■ GIVEN PROBLEM A
Answer these questions about the Gambit #2 summary:
(i) Who is credited with the art?
(ii) Who shows up to help Remy as the rest of the assassins move in?
(iii) Who kills the remaining assassins after the two X-Men leave?

■ DOCUMENT SECTION
_ _ _ _

Sunday, January 12, 2014

Gambit #2 (vol 1)

Gambit #2
Writing: Howard Mackie
Art: Lee Weeks

What Went Down:  Down in New Orleans, Gambit breaks into an Assassin’s Guild base and finds his wife Bella Donna unconscious, but alive.  He then attacks the assassins as they try to sneak up on him.  During the fight, Belle’s father Marius shows up, blaming Gambit for the loss of both his children.  They duel with swords, and Gambit spares Marius’ life after defeating him.  As the rest of the assassins move in to kill Remy, Rogue shows up to help him out.  They beat all the assassins and plan to take Belle with them.  Marius tells Gambit to use the Thieves’ Guild’s Elixir of Life to cure Belle. 

After the two X-Men leave, Julien shows up and kills the remaining assassins.  He confronts his father, blaming Marius for letting Gambit take his sister.  Marius denounces his son, and Julien attacks the old man, leaving his fate unresolved.

_ _ _ _

[Records of scene-based questions]

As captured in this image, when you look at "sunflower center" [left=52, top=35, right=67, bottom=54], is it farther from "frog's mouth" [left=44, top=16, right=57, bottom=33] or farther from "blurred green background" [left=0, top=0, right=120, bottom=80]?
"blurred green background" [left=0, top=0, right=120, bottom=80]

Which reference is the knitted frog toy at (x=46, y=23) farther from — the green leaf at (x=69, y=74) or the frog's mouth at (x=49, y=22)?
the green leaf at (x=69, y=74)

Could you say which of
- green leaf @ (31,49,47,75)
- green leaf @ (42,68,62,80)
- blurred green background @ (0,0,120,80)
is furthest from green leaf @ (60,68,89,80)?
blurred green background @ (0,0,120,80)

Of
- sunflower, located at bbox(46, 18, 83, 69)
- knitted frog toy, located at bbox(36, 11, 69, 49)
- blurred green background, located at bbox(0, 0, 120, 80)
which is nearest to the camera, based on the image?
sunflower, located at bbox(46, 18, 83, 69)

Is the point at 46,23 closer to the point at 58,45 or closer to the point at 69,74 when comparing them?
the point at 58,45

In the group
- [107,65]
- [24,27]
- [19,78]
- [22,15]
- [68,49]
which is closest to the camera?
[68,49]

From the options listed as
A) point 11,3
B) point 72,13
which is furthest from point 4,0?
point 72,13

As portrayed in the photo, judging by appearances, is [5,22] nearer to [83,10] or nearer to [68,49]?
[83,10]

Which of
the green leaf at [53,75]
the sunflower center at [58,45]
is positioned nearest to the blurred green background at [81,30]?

_ _ _ _

■ GIVEN PROBLEM B
Recast part of the listing as a Markdown table with the columns Row and Line. Begin at the line that contains "Is the point" and stop after the last line of the listing, numbering the rows and leaving out blank lines.

■ TASK OUTPUT A
(i) Lee Weeks
(ii) Rogue
(iii) Julien

■ TASK OUTPUT B
| Row | Line |
|---|---|
| 1 | Is the point at 46,23 closer to the point at 58,45 or closer to the point at 69,74 when comparing them? |
| 2 | the point at 58,45 |
| 3 | In the group |
| 4 | - [107,65] |
| 5 | - [24,27] |
| 6 | - [19,78] |
| 7 | - [22,15] |
| 8 | - [68,49] |
| 9 | which is closest to the camera? |
| 10 | [68,49] |
| 11 | From the options listed as |
| 12 | A) point 11,3 |
| 13 | B) point 72,13 |
| 14 | which is furthest from point 4,0? |
| 15 | point 72,13 |
| 16 | As portrayed in the photo, judging by appearances, is [5,22] nearer to [83,10] or nearer to [68,49]? |
| 17 | [83,10] |
| 18 | Which of |
| 19 | the green leaf at [53,75] |
| 20 | the sunflower center at [58,45] |
| 21 | is positioned nearest to the blurred green background at [81,30]? |